-- Problem to work on --
Rewrite the entries below with "legend" swapped for "key" and every other part left as it is.

**** Study material ****

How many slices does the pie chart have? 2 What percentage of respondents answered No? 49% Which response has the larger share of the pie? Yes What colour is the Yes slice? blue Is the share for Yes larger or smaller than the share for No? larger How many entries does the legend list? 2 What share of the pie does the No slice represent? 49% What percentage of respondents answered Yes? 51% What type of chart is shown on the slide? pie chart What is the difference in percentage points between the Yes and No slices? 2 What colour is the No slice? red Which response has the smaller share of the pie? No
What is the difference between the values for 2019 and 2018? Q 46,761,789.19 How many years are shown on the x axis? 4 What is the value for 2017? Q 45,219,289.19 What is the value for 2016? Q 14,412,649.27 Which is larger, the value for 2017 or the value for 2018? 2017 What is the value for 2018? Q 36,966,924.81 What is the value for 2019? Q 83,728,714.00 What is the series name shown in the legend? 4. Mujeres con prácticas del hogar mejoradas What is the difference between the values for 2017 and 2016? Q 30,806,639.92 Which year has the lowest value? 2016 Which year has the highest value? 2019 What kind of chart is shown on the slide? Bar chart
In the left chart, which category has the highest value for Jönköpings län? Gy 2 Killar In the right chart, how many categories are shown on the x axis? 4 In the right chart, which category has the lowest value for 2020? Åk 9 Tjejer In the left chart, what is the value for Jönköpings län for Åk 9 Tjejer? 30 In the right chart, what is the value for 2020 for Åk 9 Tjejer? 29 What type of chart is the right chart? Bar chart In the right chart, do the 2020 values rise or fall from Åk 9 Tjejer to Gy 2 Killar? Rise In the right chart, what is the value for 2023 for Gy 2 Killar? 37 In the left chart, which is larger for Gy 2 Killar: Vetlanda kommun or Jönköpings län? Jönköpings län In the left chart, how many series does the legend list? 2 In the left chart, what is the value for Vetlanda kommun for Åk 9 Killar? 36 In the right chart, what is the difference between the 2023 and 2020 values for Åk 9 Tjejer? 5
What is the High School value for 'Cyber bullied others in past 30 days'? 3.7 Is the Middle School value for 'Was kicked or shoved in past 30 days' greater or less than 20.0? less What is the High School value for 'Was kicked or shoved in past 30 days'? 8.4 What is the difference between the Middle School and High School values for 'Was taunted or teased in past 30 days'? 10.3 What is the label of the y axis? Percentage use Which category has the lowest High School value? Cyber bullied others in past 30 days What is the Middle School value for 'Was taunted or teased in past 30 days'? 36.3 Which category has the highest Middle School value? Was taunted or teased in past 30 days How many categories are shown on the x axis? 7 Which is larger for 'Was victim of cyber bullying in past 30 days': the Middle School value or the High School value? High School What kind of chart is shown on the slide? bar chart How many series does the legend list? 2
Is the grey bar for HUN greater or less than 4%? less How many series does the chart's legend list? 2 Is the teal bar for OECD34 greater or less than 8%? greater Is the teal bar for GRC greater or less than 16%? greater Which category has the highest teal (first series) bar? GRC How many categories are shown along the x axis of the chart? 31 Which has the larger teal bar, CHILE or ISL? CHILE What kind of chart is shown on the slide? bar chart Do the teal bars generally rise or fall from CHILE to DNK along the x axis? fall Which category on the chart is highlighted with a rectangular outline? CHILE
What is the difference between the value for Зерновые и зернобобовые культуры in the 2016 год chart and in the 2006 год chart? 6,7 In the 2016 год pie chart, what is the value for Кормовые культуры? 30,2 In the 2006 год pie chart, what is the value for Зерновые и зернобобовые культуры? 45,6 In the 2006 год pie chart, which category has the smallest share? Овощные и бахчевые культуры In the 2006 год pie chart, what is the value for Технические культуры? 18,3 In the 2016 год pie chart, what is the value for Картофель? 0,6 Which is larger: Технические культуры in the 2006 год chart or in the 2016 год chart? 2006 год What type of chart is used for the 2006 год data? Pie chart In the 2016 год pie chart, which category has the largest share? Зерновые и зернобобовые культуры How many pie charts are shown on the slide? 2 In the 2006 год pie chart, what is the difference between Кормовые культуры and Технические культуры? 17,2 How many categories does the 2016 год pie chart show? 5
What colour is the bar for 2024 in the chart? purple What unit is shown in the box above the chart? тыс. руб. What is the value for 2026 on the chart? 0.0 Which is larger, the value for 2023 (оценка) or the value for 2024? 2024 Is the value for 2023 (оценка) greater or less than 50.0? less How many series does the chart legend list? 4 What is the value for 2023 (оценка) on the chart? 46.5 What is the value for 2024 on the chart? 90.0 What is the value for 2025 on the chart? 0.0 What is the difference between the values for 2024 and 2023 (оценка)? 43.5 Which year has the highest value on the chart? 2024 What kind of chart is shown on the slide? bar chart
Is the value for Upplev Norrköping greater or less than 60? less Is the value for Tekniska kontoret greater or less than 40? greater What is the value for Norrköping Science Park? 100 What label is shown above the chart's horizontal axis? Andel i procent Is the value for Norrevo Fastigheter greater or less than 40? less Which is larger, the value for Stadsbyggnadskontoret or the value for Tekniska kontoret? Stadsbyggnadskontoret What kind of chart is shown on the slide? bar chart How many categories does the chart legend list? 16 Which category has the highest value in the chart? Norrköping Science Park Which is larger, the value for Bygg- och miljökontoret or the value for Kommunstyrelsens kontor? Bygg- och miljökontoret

****

-- Response for this exercise --
How many slices does the pie chart have? 2 What percentage of respondents answered No? 49% Which response has the larger share of the pie? Yes What colour is the Yes slice? blue Is the share for Yes larger or smaller than the share for No? larger How many entries does the key list? 2 What share of the pie does the No slice represent? 49% What percentage of respondents answered Yes? 51% What type of chart is shown on the slide? pie chart What is the difference in percentage points between the Yes and No slices? 2 What colour is the No slice? red Which response has the smaller share of the pie? No
What is the difference between the values for 2019 and 2018? Q 46,761,789.19 How many years are shown on the x axis? 4 What is the value for 2017? Q 45,219,289.19 What is the value for 2016? Q 14,412,649.27 Which is larger, the value for 2017 or the value for 2018? 2017 What is the value for 2018? Q 36,966,924.81 What is the value for 2019? Q 83,728,714.00 What is the series name shown in the key? 4. Mujeres con prácticas del hogar mejoradas What is the difference between the values for 2017 and 2016? Q 30,806,639.92 Which year has the lowest value? 2016 Which year has the highest value? 2019 What kind of chart is shown on the slide? Bar chart
In the left chart, which category has the highest value for Jönköpings län? Gy 2 Killar In the right chart, how many categories are shown on the x axis? 4 In the right chart, which category has the lowest value for 2020? Åk 9 Tjejer In the left chart, what is the value for Jönköpings län for Åk 9 Tjejer? 30 In the right chart, what is the value for 2020 for Åk 9 Tjejer? 29 What type of chart is the right chart? Bar chart In the right chart, do the 2020 values rise or fall from Åk 9 Tjejer to Gy 2 Killar? Rise In the right chart, what is the value for 2023 for Gy 2 Killar? 37 In the left chart, which is larger for Gy 2 Killar: Vetlanda kommun or Jönköpings län? Jönköpings län In the left chart, how many series does the key list? 2 In the left chart, what is the value for Vetlanda kommun for Åk 9 Killar? 36 In the right chart, what is the difference between the 2023 and 2020 values for Åk 9 Tjejer? 5
What is the High School value for 'Cyber bullied others in past 30 days'? 3.7 Is the Middle School value for 'Was kicked or shoved in past 30 days' greater or less than 20.0? less What is the High School value for 'Was kicked or shoved in past 30 days'? 8.4 What is the difference between the Middle School and High School values for 'Was taunted or teased in past 30 days'? 10.3 What is the label of the y axis? Percentage use Which category has the lowest High School value? Cyber bullied others in past 30 days What is the Middle School value for 'Was taunted or teased in past 30 days'? 36.3 Which category has the highest Middle School value? Was taunted or teased in past 30 days How many categories are shown on the x axis? 7 Which is larger for 'Was victim of cyber bullying in past 30 days': the Middle School value or the High School value? High School What kind of chart is shown on the slide? bar chart How many series does the key list? 2
Is the grey bar for HUN greater or less than 4%? less How many series does the chart's key list? 2 Is the teal bar for OECD34 greater or less than 8%? greater Is the teal bar for GRC greater or less than 16%? greater Which category has the highest teal (first series) bar? GRC How many categories are shown along the x axis of the chart? 31 Which has the larger teal bar, CHILE or ISL? CHILE What kind of chart is shown on the slide? bar chart Do the teal bars generally rise or fall from CHILE to DNK along the x axis? fall Which category on the chart is highlighted with a rectangular outline? CHILE
What is the difference between the value for Зерновые и зернобобовые культуры in the 2016 год chart and in the 2006 год chart? 6,7 In the 2016 год pie chart, what is the value for Кормовые культуры? 30,2 In the 2006 год pie chart, what is the value for Зерновые и зернобобовые культуры? 45,6 In the 2006 год pie chart, which category has the smallest share? Овощные и бахчевые культуры In the 2006 год pie chart, what is the value for Технические культуры? 18,3 In the 2016 год pie chart, what is the value for Картофель? 0,6 Which is larger: Технические культуры in the 2006 год chart or in the 2016 год chart? 2006 год What type of chart is used for the 2006 год data? Pie chart In the 2016 год pie chart, which category has the largest share? Зерновые и зернобобовые культуры How many pie charts are shown on the slide? 2 In the 2006 год pie chart, what is the difference between Кормовые культуры and Технические культуры? 17,2 How many categories does the 2016 год pie chart show? 5
What colour is the bar for 2024 in the chart? purple What unit is shown in the box above the chart? тыс. руб. What is the value for 2026 on the chart? 0.0 Which is larger, the value for 2023 (оценка) or the value for 2024? 2024 Is the value for 2023 (оценка) greater or less than 50.0? less How many series does the chart key list? 4 What is the value for 2023 (оценка) on the chart? 46.5 What is the value for 2024 on the chart? 90.0 What is the value for 2025 on the chart? 0.0 What is the difference between the values for 2024 and 2023 (оценка)? 43.5 Which year has the highest value on the chart? 2024 What kind of chart is shown on the slide? bar chart
Is the value for Upplev Norrköping greater or less than 60? less Is the value for Tekniska kontoret greater or less than 40? greater What is the value for Norrköping Science Park? 100 What label is shown above the chart's horizontal axis? Andel i procent Is the value for Norrevo Fastigheter greater or less than 40? less Which is larger, the value for Stadsbyggnadskontoret or the value for Tekniska kontoret? Stadsbyggnadskontoret What kind of chart is shown on the slide? bar chart How many categories does the chart key list? 16 Which category has the highest value in the chart? Norrköping Science Park Which is larger, the value for Bygg- och miljökontoret or the value for Kommunstyrelsens kontor? Bygg- och miljökontoret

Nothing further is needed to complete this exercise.